→ Task goal:
An exact retyping of all lines below is the answer; pictures do not belong in it.
*-*-*
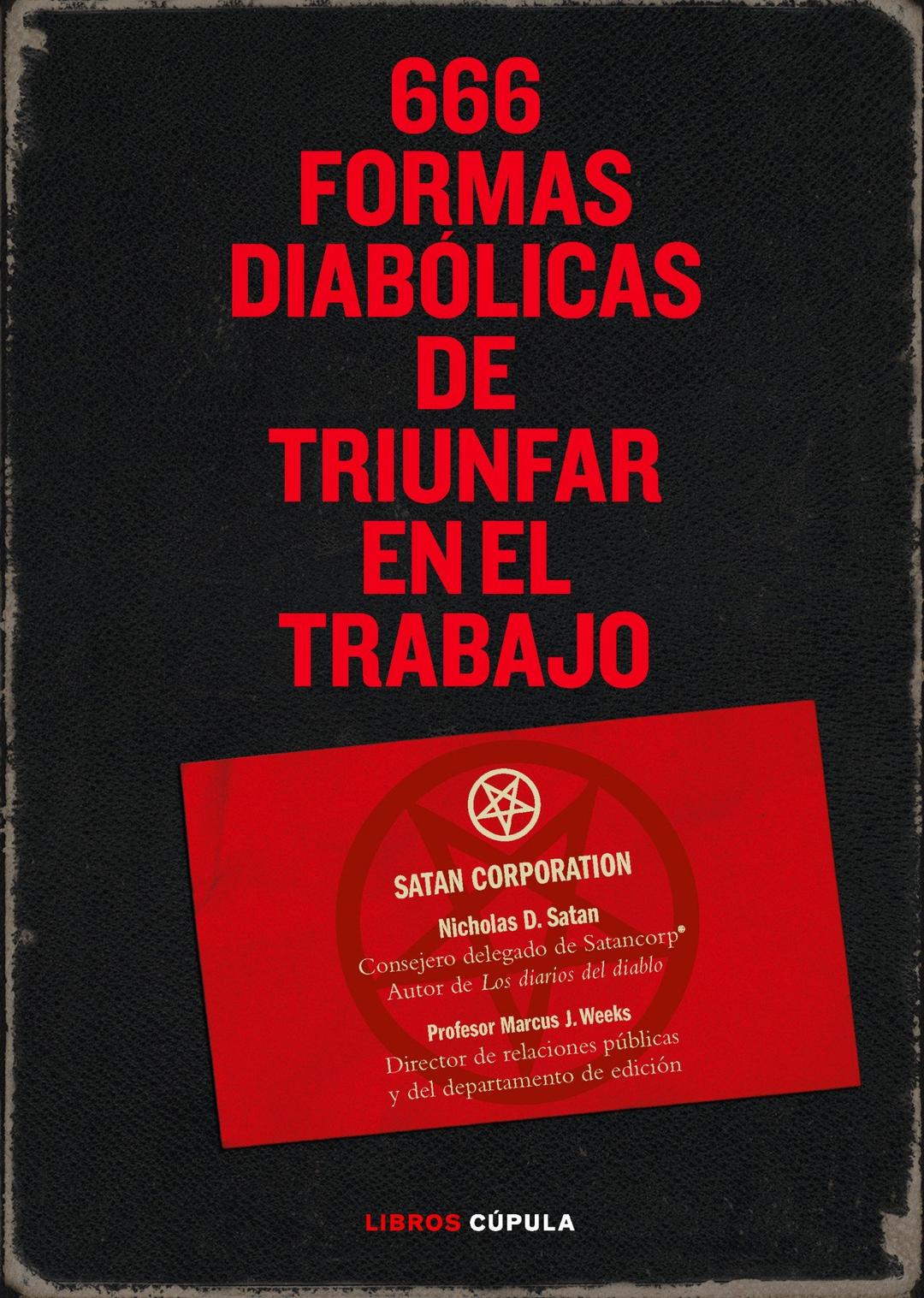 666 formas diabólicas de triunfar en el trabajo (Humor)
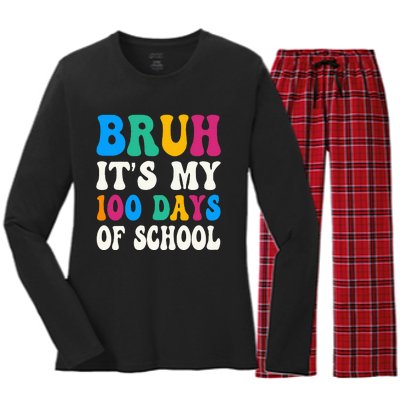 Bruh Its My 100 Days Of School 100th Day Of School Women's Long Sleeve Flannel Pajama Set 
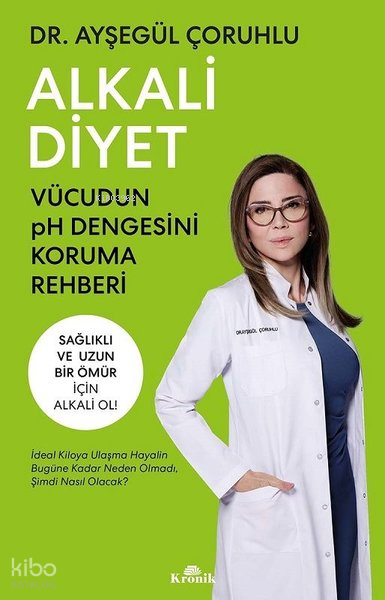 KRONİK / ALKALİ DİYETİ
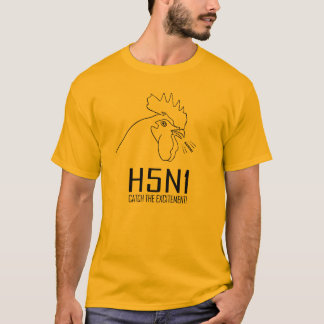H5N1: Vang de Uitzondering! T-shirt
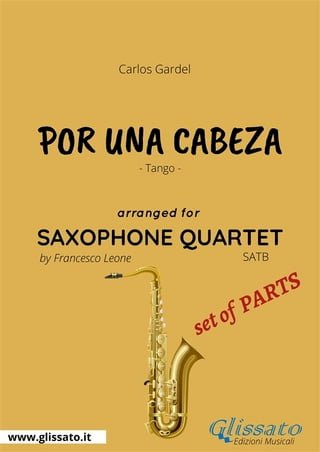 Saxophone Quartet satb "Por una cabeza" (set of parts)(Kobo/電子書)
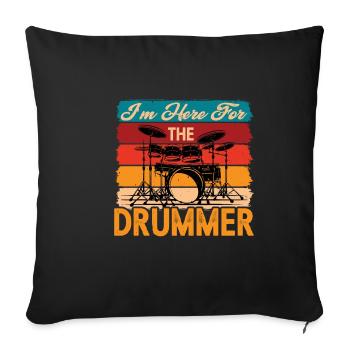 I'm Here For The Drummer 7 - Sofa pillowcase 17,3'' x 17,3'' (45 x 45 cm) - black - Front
*-*-*
→ Exercise result:
 666 formas diabólicas de triunfar en el trabajo (Humor)
 Bruh Its My 100 Days Of School 100th Day Of School Women's Long Sleeve Flannel Pajama Set 
 KRONİK / ALKALİ DİYETİ
H5N1: Vang de Uitzondering! T-shirt
 Saxophone Quartet satb "Por una cabeza" (set of parts)(Kobo/電子書)
 I'm Here For The Drummer 7 - Sofa pillowcase 17,3'' x 17,3'' (45 x 45 cm) - black - Front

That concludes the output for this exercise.